====== DATA SECTION ======

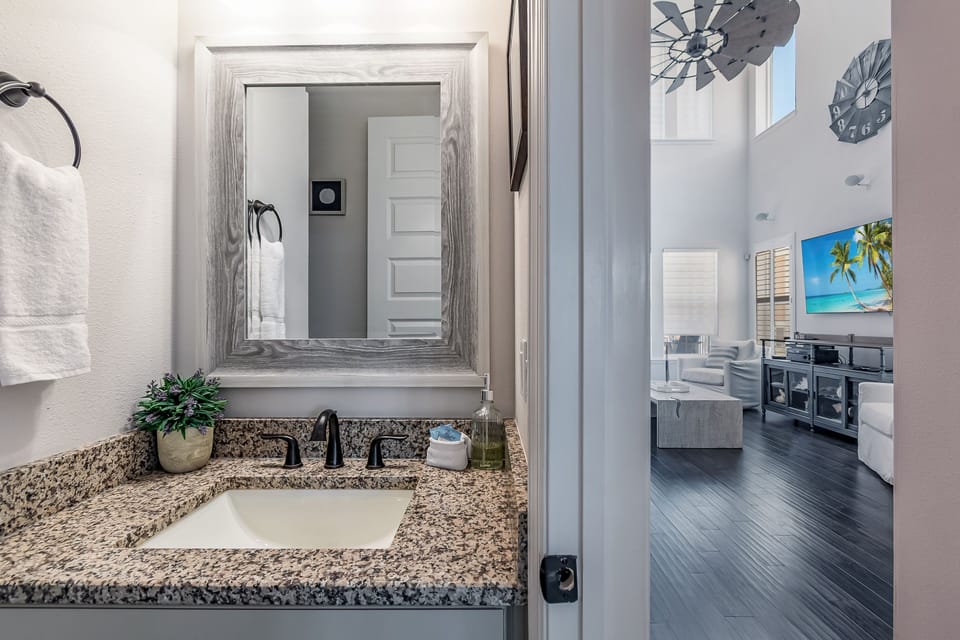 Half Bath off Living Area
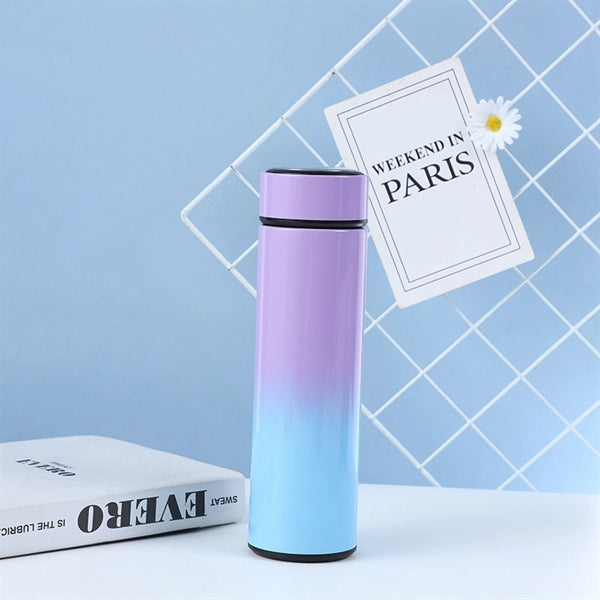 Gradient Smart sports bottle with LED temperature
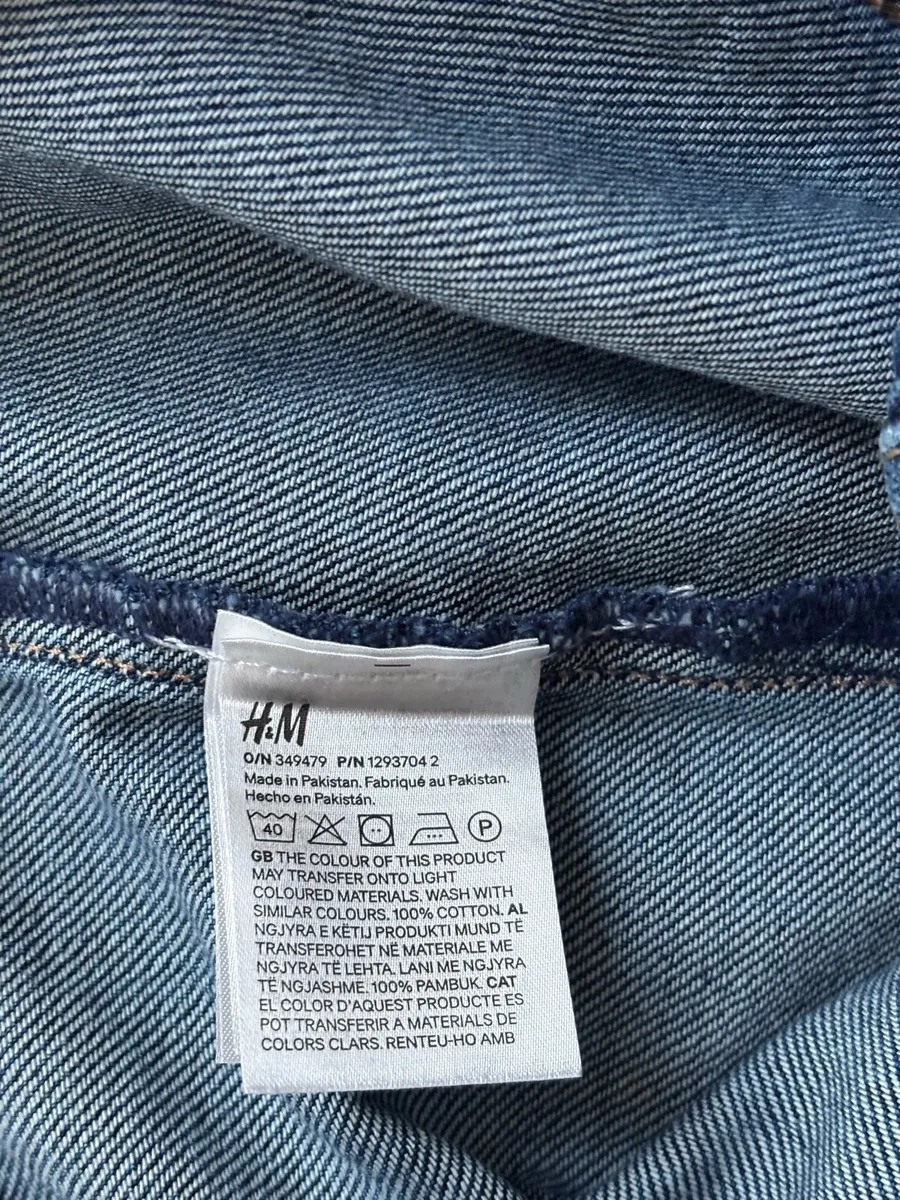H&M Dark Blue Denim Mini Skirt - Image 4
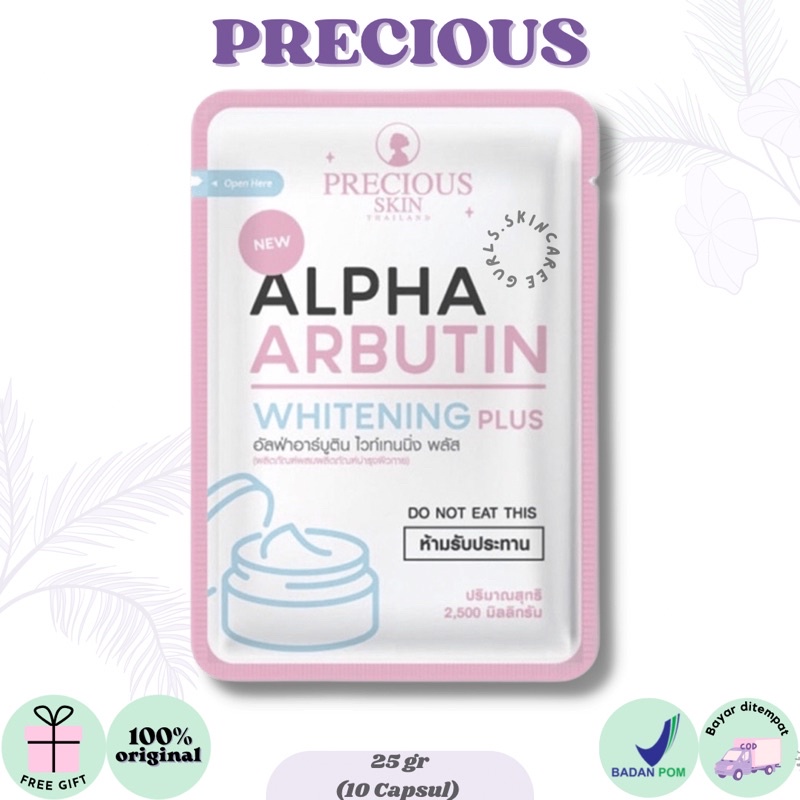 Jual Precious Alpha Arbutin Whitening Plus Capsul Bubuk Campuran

======

WHAT IS BEING ASKED — If pictures appear in the data, omit them and copy all other parts exactly.

WORKED SOLUTION —
 Half Bath off Living Area
 Gradient Smart sports bottle with LED temperature
H&M Dark Blue Denim Mini Skirt - Image 4
 Jual Precious Alpha Arbutin Whitening Plus Capsul Bubuk Campuran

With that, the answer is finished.